Asking about the effectiveness of interventions is part of the ethical mandate; practitioners should only practice what is expected to produce positive outcomes. If a practitioner wishes to add a spiritual component to interventions with a depressed patient who identifies as a Christian, the empirical literature should be considered. This is the essence of the first principle of the EBQT paradigm. Although randomized clinical trials may be the criterion standard in evaluating interventions, in some cases it may be more feasible to use practice-based evidence, which focuses on conducting studies within the context of practice [202].

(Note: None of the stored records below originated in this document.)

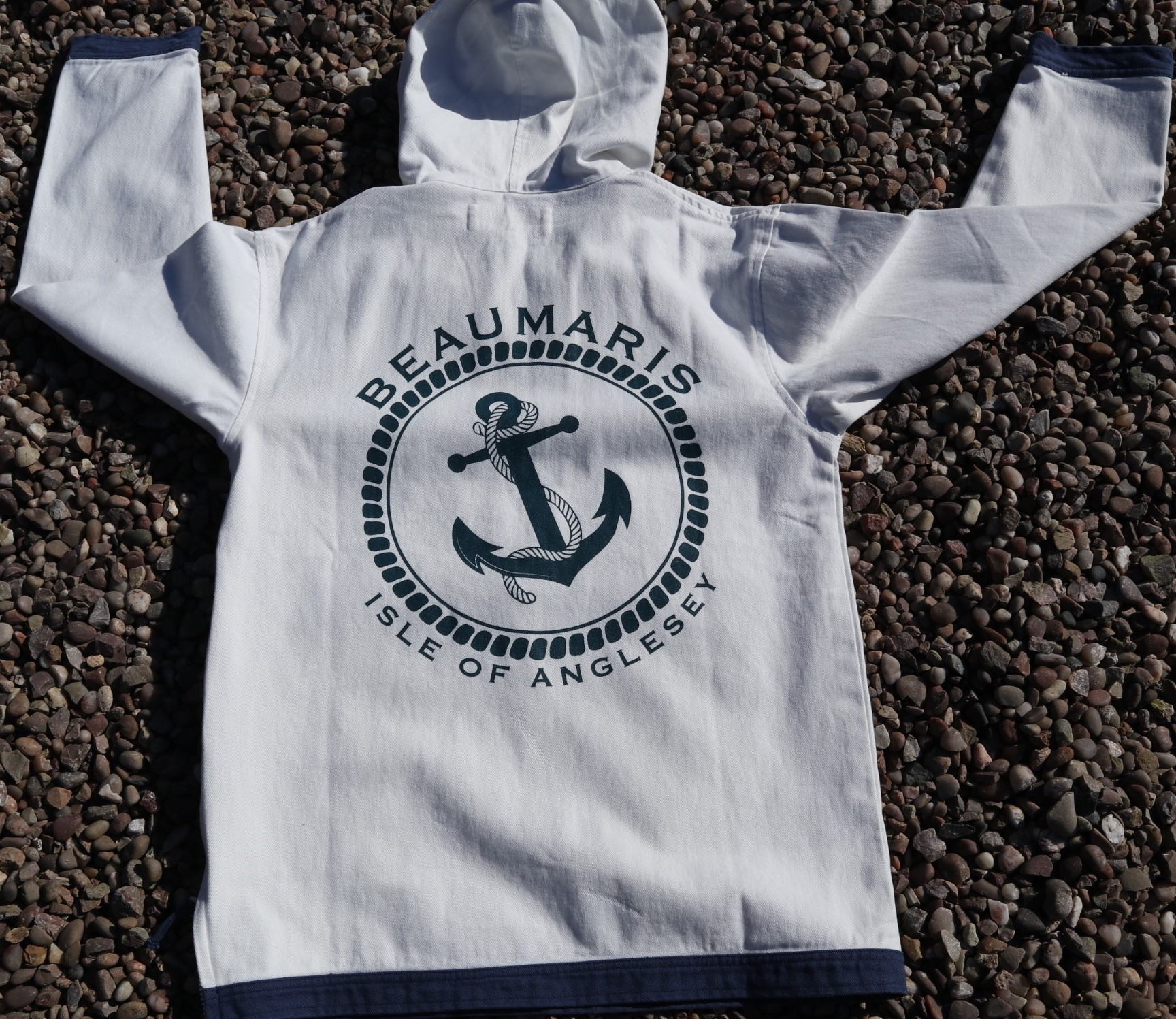 coast canvas hoody with zip neck chalk
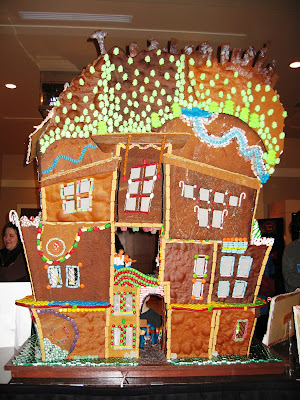 Gingerbread houses at the Sheraton, Downtown Seattle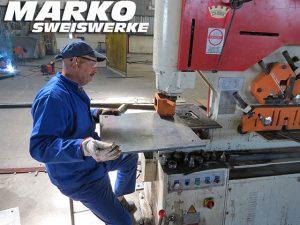 Upington Businesses | Marko Sweiswerke Upington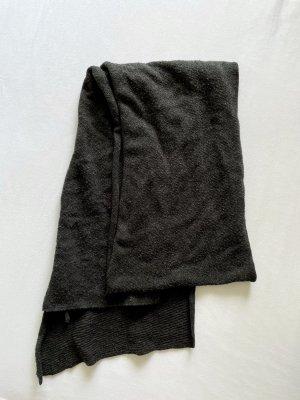 Reserved Écharpe en laine gris anthracite-gris foncé
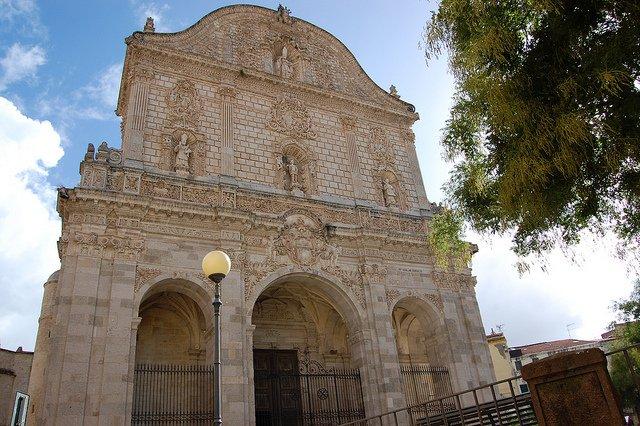 Cattedrale di San Nicola a Sassari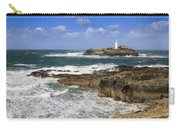 Godrevy Lighthouse - 5 Carry-all Pouch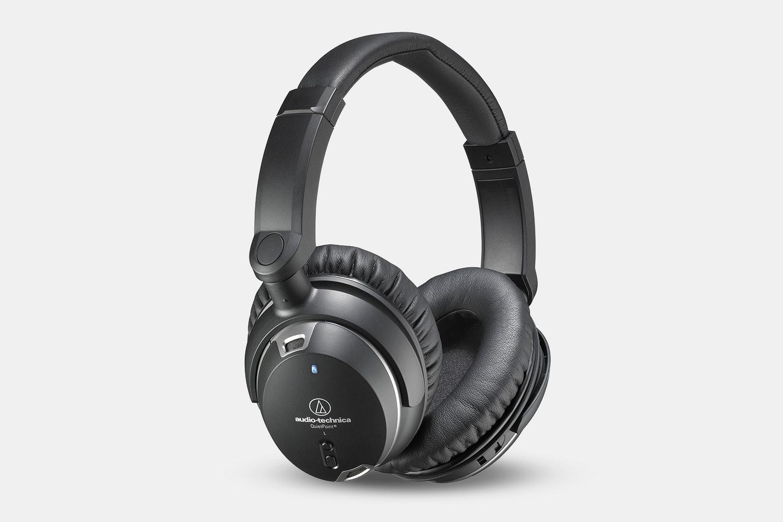 Audio-Technica ATH-ANC9 Headphones With Mic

Hodge conducted a systematic review of 14 studies examining the efficacy of cognitive and cognitive-behavioral interventions that included a spiritual or religious component [122]. These studies addressed seven different conditions: anxiety disorder, neurosis, obsessive-compulsive disorder, perfectionism, schizophrenia, stress, and depression. Hodge's analysis found that spiritually and cognitively based interventions within an individual or group setting can be used to address a range of problems targeted at diverse groups, such as Christians, Muslims, and Taoists [122]. These interventions have been used in a range of geographic locations, including China, Malaysia, New Zealand, Saudi Arabia, and the United States. Researchers specifically found that spiritually and cognitively based interventions were effectively used in the treatment of depression in Christian patients. There was limited evidence that spiritually and cognitively based interventions might also be effective for depression in Muslim patients [122]. In a randomized clinical study examining the effectiveness of religious cognitive-behavioral therapy vs. conventional cognitive-behavioral therapy, religious cognitive-behavioral therapy was not more effective than conventional therapy in reducing suicidal ideations among patients with major depression [203]. The authors speculated that the conventional treatment approach may have induced less guilt, especially among the less religious participants. In another randomized clinical study, there were no differences in optimism level using religious versus standard care for patients with major depression and chronic illness [204]. In a meta-analysis study and systematic review, researchers found that spiritual interventions were related to lower mental health symptoms and higher levels of well-being compared with those in the control group [280]. They concluded that spiritual interventions are efficacious and consistent with holistic care. Overall, it is important to examine the criteria for "well-established, validated interventions," as not all of the evaluated studies utilized a true random experimental design (i.e., clinical trials) with a minimum of 30 subjects in each of two groups.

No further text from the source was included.